## [LIST OF TASKS]
a. List every chief justice named in the essay on stalled judicial nominations.
b. Put this sentence from the essay on stalled judicial nominations into Spanish: "Unlike the president’s State of the Union message, which is required by Article II, Section 3 of the Constitution, the annual report on the state of the judiciary is a modern tradition."
c. Proceed with the essay on stalled judicial nominations, starting right after its final sentence.

## [DOCUMENT EXTRACT]
□ □ □ □ □

Part of the responsibility for that statistic falls on the president, who has been slower with judicial nominations than either of his two predecessors — neither of whom, of course, had two Supreme Court vacancies to contend with during his first two years in office. (There were no Supreme Court vacancies during President George W. Bush’s entire first term.) The 47 nominations now pending represent fewer than half the existing vacancies. Only last month did the president make a nomination to fill one of two empty seats on the United States Court of Appeals for the District of Columbia Circuit, arguably the second most important federal court in the country. The Sept. 29 nomination of Caitlin J. Halligan, former solicitor general of New York State, came, amazingly enough, on the fifth anniversary of the vacancy that was created when the seat’s former occupant, John Roberts, received his promotion.

Part of the responsibility also no doubt falls on the Senate’s Democratic leadership, which has not made judicial confirmations a top priority. But given the Republicans’ ever-present threat of filibusters and their use of mysterious “holds” on nominees, it’s hard to blame the Democrats. After all, unlike the Republicans, the Democrats have had an affirmative legislative agenda to attend to.

So there’s no doubt that the Senate Republicans deserve the lion’s share of the blame for refusing to permit even uncontroversial judicial nominees to get a floor vote. The Senate ended its pre-election session last month leaving 23 nominees hanging, including 16 who had had hearings and received unanimous favorable votes in the Judiciary Committee. In other words, sheer obstructionism, rather than legitimate disputes over judicial philosophy, is the source of the problem, and here is where Chief Justice Roberts comes in — or can, if he cares to.

Unlike the president’s State of the Union message, which is required by Article II, Section 3 of the Constitution, the annual report on the state of the judiciary is a modern tradition. It was begun just 40 years ago by Chief Justice Warren E. Burger and carried on with enthusiasm by Chief Justice Rehnquist, who often used it for significant pronouncements on judicial policy.

Chief Justice Roberts has had a rather problematic relationship to the tradition during his five years in office. The focus of his first report, on Dec. 31, 2005, was judicial pay. Noting that federal judges’ earning power had eroded by 24 percent since 1969, he said that Congress’s failure to raise judicial salaries presented a “direct threat to judicial independence.” While in my view he was completely right on the merits of the issue, some members of Congress resented what they viewed as hyperbole from the new chief justice, and the public responded with a shrug. The much-deserved pay raise has yet to happen.

□ □ □ □ □

## [RAW DATA]
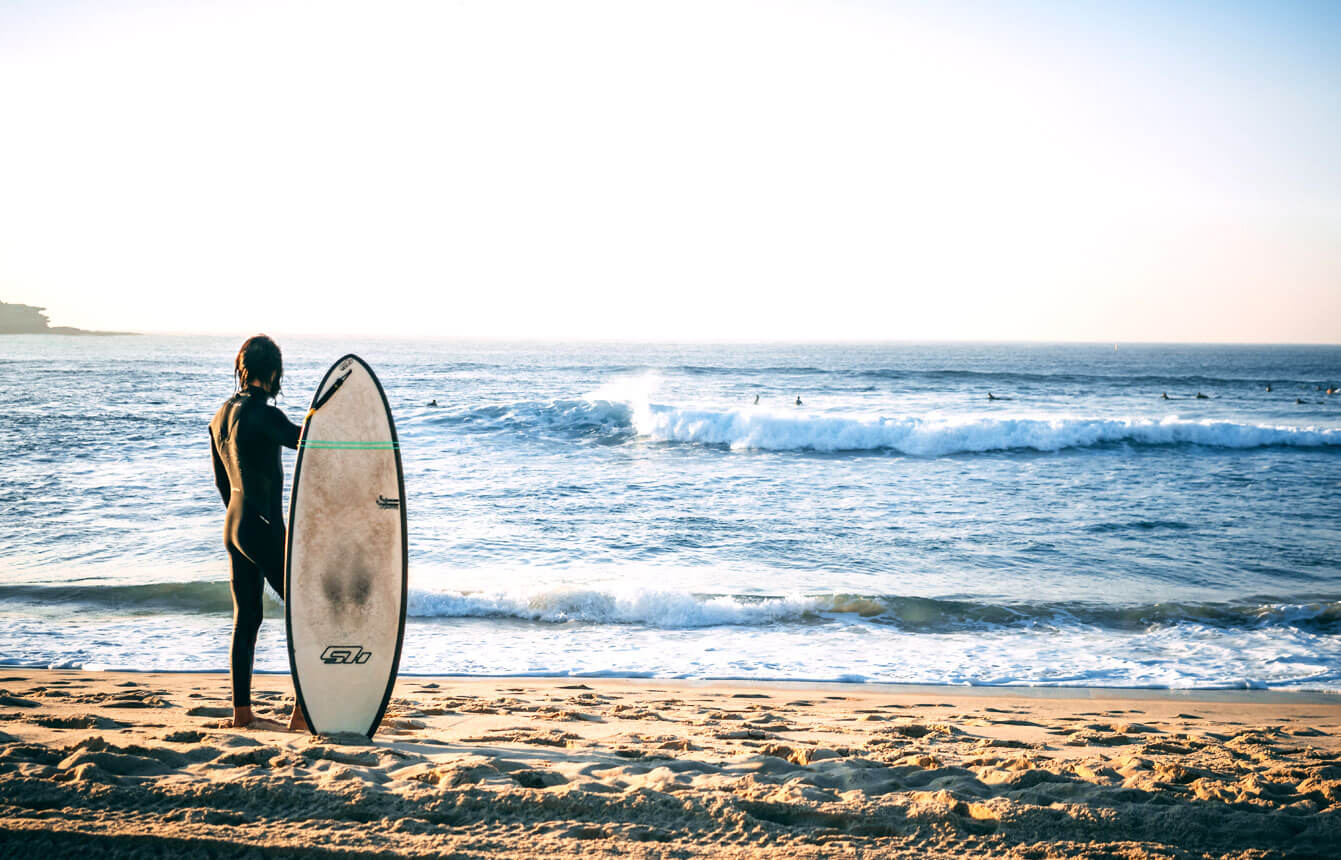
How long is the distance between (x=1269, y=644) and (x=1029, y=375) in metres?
49.7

□ □ □ □ □

## [ANSWERS TO EACH TASK]
a.
- John Roberts (Chief Justice Roberts)
- Warren E. Burger
- Rehnquist

b. A diferencia del mensaje presidencial sobre el Estado de la Unión, que exige el Artículo II, Sección 3 de la Constitución, el informe anual sobre el estado del poder judicial es una tradición moderna.

c.
Then last year, Chief Justice Roberts went minimalist, so much so that it left many people scratching their heads. Here was his report, in full, minus the statistical appendix:

Chief Justice Warren Burger began the tradition of a yearly report on the federal judiciary in 1970, in remarks he presented to the American Bar Association. He instituted that practice to discuss the problems that federal courts face in administering justice. In the past few years, I have adhered to the tradition that Chief Justice Burger initiated and have provided my perspective on the most critical needs of the judiciary. Many of those needs remain to be addressed. This year, however, when the political branches are faced with so many difficult issues, and when so many of our fellow citizens have been touched by hardship, the public might welcome a year-end report limited to what is essential: The courts are operating soundly, and the nation’s dedicated federal judges are conscientiously discharging their duties. I am privileged and honored to be in a position to thank the judges and court staff throughout the land for their devoted service to the cause of justice.

Best wishes in the New Year.

Tony Mauro, a longtime observer of the court, responded on The Blog of Legal Times, “Imagine if the president, instead of giving a full State of the Union address, sent a note to Congress telling the legislative branch that life is good, all is O.K., and let’s catch up next year.”

I’m willing to assume that last year’s baffling report was the result of judicial modesty rather than an idea deficit. In any event, I look forward to waking up on New Year’s Day to this headline or its reasonable equivalent: “Senate Imperils Judicial System, Roberts Says.”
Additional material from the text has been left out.